Tobi Waves

Still early today, and I have learned my first lesson: Always negotiate first and then make a deal, don't try to change it later. I was asked to give a talk at the NordU 2003 conference. My talk is scheduled on Thursday. I assumed now that I am here for the week, that I would get free admission to the tutorials, if there was space. Similar to what I am used to from the SANE conference. Unfortunately it seems that the rules here in Sweden are different. No free admission for speakers ... As I said, I guess I should have asked first, before picking the cheaper flight over the weekend.

Then again, the Internet access is quite decent here, the chairs in the terminal room are comfortable and I got a nice big Apple Mac LCD screen to work with. At the actual conference I can go to all the talks, so I guess I am not missing all that much. If things around here stay as quiet as they are presently I might even get some work done.

Here in the terminal room they have these beautiful new iMacs with the 1440x900 flat panel screen. After I had played around for a bit with all the nice gadgets and got impressed by the sleek performance of their new Safari Web Browser I decided to get to work and installed the new rootless X Server Apple is now offering for download. All went well and I was soon looking at my first xterm. Work could begin, so I thought, but then it hit me. Where the hell are all the keys on this Swedish Mac Keyboard? No {, no ], no * not even a $*. Basically everything I need for programming was missing. Eventually I discovered that while the keys were not labeled all the necessary keys were reachable using combinations of Alt and Shift. I went on and even found how to start the Xquartz server with the swedish keymap applied, only to discover the in this configuration the Alt key was acting as Meta and thus lost all its power to create any of my most wanted characters.

If I ever buy a mac, I would have to get a 3 button mouse and a proper keyboard with it. I wonder how programmers at Apple work? Maybe there is a special high clearance programmers keyboard available with all the secret keys labeled properly and working. This model which would wreck havoc in the Mac user population, if leaked to the unwashed, easily confused, masses. It would leave Apples hot-lines go into meltdown as desperate users try to get help in picking the right keys. What is the world coming to?

Yesterday I have been telling various people that I found it rather annoying to not be allowed to go to tutorials. And guess what, just now, Kristen Nielsen of the program comity was here and told me that it was all a misunderstanding, and that I was welcome to join any of the tutorials I want. So I guess I will have to start writing conference reports sooner than I expected.

Tools for Creating Happy Users by Tom Limoncelli and Christine Hogan

I only joined the class in the afternoon, so I can not report on the material covered in the morning. Below I have taken some notes on the topics I found most interesting.

Handling Support Calls

The first topic was "handling support calls". Tom made a case, that handling support calls can be taught and is not just something one knows or doesn't. On the first level, each call can be broken down in to: Greeting, Whats wrong? Fix It, Verify It.

After the greeting, the second step is to get a complete problem statement. Where, When, Who, What? No special tech knowledge is required here, just social skills, active listening and probably some checklists. A complete problem statement will make the actual problem solving much simpler.

----

In the conference blog post, what four parts can each support call be broken down into?

* _SUPPLIED MATERIAL_
----

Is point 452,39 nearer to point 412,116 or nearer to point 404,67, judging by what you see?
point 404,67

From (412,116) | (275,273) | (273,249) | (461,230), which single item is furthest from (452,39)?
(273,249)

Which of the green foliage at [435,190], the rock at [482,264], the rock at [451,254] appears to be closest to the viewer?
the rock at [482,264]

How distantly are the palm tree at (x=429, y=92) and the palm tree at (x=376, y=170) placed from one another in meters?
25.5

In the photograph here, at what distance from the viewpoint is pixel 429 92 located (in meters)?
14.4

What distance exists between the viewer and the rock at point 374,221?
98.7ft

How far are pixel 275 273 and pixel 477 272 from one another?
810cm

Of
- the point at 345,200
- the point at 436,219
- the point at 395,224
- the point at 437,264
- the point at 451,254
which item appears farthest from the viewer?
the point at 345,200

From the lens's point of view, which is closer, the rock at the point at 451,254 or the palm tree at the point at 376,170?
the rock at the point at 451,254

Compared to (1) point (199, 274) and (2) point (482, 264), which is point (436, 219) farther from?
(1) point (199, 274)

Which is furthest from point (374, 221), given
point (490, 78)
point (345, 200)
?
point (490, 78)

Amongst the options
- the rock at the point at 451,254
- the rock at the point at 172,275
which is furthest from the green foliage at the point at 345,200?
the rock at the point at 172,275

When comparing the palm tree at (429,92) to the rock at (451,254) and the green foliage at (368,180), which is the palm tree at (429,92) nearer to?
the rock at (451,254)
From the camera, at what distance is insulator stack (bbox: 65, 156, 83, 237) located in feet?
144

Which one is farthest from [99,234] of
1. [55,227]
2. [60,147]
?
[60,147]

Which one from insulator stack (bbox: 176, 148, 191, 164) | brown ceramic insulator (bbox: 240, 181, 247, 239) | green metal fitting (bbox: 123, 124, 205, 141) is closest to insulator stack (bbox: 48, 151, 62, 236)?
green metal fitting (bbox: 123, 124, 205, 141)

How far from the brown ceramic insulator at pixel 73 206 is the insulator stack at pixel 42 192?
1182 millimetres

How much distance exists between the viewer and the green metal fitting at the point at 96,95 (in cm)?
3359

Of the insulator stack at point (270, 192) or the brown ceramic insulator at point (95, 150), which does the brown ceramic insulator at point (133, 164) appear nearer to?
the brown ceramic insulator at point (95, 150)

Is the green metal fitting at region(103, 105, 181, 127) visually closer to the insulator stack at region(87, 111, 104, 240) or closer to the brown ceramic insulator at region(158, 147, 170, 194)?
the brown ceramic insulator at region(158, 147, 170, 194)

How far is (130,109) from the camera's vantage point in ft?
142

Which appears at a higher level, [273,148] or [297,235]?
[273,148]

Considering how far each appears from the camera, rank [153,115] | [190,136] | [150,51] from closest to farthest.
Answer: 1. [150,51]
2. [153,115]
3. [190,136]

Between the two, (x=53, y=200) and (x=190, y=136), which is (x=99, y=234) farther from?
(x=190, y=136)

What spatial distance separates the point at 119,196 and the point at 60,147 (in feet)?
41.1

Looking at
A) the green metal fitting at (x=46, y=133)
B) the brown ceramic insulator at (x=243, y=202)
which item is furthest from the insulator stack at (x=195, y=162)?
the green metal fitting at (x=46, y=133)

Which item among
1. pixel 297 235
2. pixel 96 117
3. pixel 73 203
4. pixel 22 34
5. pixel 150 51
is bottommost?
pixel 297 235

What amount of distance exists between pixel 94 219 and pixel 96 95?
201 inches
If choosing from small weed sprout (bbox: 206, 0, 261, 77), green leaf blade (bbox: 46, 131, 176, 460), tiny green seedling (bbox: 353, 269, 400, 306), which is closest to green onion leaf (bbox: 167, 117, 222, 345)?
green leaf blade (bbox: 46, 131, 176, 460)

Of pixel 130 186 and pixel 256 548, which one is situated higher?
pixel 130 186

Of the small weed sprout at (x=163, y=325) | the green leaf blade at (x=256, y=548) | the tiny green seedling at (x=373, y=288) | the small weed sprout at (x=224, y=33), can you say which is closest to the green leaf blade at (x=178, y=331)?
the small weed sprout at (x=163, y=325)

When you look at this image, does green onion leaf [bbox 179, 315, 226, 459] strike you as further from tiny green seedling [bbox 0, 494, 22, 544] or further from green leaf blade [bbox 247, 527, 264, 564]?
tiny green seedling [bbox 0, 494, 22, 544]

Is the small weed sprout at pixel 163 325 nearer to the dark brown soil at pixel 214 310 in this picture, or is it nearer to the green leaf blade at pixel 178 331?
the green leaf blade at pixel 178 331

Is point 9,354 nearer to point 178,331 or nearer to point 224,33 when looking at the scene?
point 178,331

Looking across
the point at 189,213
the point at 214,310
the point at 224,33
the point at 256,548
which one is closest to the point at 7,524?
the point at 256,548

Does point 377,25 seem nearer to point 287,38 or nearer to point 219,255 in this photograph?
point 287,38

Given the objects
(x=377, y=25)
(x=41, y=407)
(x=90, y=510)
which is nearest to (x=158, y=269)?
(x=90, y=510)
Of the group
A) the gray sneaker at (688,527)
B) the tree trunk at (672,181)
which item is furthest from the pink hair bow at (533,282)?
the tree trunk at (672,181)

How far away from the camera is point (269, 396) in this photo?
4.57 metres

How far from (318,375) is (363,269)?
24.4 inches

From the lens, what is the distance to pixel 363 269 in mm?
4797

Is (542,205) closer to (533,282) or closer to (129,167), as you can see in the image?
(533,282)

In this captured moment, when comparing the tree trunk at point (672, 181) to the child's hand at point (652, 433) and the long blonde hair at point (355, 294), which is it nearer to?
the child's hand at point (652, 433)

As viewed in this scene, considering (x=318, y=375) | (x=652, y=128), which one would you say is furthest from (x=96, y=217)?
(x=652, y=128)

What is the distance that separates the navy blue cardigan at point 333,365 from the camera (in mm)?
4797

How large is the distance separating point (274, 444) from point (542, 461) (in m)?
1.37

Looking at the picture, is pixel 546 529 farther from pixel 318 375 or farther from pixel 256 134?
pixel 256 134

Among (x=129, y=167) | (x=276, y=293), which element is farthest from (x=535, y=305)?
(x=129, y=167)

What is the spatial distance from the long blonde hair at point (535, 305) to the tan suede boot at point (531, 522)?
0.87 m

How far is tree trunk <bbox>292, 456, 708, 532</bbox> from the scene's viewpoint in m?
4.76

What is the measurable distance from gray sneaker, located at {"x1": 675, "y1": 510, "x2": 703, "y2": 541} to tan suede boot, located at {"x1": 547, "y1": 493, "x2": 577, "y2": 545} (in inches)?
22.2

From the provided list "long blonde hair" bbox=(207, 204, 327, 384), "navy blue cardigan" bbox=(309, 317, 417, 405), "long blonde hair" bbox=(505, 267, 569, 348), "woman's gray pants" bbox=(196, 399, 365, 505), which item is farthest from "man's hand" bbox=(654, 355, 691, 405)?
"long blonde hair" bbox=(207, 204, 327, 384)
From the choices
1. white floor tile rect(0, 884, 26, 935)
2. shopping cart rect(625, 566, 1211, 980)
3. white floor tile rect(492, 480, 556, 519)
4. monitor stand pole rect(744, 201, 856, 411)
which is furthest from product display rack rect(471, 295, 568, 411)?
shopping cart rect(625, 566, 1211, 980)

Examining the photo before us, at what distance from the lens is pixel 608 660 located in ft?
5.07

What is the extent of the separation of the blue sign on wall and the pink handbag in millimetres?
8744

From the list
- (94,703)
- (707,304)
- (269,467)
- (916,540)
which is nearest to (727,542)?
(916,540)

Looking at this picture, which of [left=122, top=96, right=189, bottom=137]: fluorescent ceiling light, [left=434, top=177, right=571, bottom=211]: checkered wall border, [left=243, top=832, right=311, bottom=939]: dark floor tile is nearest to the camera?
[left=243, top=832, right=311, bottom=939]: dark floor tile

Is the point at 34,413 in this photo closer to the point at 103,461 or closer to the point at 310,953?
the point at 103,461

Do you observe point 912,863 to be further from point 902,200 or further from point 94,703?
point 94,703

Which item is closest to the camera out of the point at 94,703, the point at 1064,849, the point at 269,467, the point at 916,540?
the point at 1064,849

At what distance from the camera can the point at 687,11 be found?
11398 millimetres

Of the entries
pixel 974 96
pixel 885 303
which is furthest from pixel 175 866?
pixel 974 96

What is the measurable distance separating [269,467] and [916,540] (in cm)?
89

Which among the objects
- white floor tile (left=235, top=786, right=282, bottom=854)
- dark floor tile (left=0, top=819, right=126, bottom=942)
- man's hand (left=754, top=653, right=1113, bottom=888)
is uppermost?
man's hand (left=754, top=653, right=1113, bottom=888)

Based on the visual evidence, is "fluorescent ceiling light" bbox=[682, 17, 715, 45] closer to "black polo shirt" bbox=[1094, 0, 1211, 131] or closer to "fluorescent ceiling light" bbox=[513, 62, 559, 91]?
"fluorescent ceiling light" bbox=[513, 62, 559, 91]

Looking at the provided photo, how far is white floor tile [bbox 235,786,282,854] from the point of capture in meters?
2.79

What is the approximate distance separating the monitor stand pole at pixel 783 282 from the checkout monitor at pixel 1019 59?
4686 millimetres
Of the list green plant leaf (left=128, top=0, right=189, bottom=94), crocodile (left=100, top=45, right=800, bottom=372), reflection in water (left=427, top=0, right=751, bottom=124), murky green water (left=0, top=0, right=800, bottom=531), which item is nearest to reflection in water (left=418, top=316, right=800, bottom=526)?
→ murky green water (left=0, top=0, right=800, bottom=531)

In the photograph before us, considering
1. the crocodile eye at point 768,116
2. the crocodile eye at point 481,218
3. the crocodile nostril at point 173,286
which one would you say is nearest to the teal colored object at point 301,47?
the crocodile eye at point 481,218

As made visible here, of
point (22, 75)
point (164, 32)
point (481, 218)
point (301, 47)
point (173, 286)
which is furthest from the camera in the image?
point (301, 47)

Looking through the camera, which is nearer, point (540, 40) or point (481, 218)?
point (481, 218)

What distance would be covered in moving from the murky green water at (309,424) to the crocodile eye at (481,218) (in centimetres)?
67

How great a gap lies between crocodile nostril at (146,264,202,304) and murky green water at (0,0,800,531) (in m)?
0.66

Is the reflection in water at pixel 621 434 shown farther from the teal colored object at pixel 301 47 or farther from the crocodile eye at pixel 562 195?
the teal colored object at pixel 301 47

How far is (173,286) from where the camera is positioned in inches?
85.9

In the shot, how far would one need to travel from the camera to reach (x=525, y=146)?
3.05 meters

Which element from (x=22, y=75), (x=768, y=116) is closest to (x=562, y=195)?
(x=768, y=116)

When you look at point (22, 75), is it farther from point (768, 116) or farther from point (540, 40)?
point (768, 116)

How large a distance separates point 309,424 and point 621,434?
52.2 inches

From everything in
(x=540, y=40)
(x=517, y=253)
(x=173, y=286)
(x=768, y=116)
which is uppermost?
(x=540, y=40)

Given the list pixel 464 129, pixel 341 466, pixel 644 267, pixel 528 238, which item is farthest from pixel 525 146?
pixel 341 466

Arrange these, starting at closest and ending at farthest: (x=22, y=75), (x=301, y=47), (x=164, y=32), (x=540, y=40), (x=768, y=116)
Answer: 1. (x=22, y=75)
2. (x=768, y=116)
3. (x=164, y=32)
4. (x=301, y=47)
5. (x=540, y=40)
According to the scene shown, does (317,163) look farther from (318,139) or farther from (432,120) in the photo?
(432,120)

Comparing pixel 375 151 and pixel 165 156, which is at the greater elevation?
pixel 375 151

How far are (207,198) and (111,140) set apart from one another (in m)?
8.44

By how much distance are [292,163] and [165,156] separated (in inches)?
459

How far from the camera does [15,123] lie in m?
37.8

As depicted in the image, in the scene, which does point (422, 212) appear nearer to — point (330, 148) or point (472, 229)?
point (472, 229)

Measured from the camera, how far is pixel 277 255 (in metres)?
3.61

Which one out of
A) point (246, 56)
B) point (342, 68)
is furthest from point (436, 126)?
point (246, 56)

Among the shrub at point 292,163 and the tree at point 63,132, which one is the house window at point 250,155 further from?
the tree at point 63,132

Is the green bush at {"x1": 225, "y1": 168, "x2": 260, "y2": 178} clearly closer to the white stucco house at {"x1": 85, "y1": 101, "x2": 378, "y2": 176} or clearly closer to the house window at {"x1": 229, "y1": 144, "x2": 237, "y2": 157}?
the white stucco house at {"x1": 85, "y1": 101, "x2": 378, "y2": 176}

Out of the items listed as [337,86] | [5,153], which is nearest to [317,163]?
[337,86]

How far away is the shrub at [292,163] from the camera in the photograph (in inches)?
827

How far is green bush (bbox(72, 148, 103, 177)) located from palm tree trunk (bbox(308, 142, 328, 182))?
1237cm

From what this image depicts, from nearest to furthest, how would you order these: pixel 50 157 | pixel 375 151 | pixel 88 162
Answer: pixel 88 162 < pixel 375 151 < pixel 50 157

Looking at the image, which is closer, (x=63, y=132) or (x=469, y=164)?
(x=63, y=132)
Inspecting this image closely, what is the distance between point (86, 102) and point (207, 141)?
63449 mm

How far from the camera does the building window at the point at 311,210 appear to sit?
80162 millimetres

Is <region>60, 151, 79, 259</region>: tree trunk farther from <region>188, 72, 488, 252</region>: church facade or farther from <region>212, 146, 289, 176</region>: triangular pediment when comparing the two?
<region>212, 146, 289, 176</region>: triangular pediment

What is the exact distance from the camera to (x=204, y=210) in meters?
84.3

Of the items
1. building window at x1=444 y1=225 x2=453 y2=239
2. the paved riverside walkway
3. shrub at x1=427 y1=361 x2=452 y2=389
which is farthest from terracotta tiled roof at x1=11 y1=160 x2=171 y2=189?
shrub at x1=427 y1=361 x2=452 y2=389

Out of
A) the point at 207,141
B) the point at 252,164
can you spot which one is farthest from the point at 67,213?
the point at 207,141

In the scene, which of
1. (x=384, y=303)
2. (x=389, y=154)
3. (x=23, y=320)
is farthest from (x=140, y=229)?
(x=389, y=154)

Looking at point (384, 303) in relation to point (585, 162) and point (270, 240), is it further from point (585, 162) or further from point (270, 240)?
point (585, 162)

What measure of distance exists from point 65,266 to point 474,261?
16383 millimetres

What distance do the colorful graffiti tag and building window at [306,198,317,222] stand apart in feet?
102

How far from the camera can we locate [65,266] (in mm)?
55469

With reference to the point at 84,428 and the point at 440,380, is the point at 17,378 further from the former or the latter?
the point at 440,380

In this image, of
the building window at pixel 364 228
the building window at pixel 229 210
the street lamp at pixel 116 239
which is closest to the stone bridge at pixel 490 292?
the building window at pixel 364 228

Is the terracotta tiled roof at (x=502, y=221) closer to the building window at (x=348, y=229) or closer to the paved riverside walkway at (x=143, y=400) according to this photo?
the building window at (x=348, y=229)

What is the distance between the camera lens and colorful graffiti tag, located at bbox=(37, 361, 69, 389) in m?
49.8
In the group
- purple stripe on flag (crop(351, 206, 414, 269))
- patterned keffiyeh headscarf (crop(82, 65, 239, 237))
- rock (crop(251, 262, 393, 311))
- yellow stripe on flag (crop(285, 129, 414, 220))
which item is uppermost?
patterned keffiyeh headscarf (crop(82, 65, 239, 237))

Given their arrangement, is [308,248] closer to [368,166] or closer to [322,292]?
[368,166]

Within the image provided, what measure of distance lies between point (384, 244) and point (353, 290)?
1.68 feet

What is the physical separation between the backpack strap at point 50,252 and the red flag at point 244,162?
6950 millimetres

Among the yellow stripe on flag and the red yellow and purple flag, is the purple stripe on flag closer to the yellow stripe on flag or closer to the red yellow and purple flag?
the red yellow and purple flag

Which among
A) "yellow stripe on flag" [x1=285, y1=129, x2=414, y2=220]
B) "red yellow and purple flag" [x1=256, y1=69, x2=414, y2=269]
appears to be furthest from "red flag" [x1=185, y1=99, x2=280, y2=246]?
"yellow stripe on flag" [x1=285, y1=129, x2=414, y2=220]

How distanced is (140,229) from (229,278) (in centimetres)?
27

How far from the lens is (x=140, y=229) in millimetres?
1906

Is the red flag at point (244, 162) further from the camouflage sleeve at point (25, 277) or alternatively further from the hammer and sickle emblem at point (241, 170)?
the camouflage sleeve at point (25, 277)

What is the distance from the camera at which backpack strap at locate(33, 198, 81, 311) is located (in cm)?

----

* _REPLY_
Greeting, what's wrong, fix it, and verify it.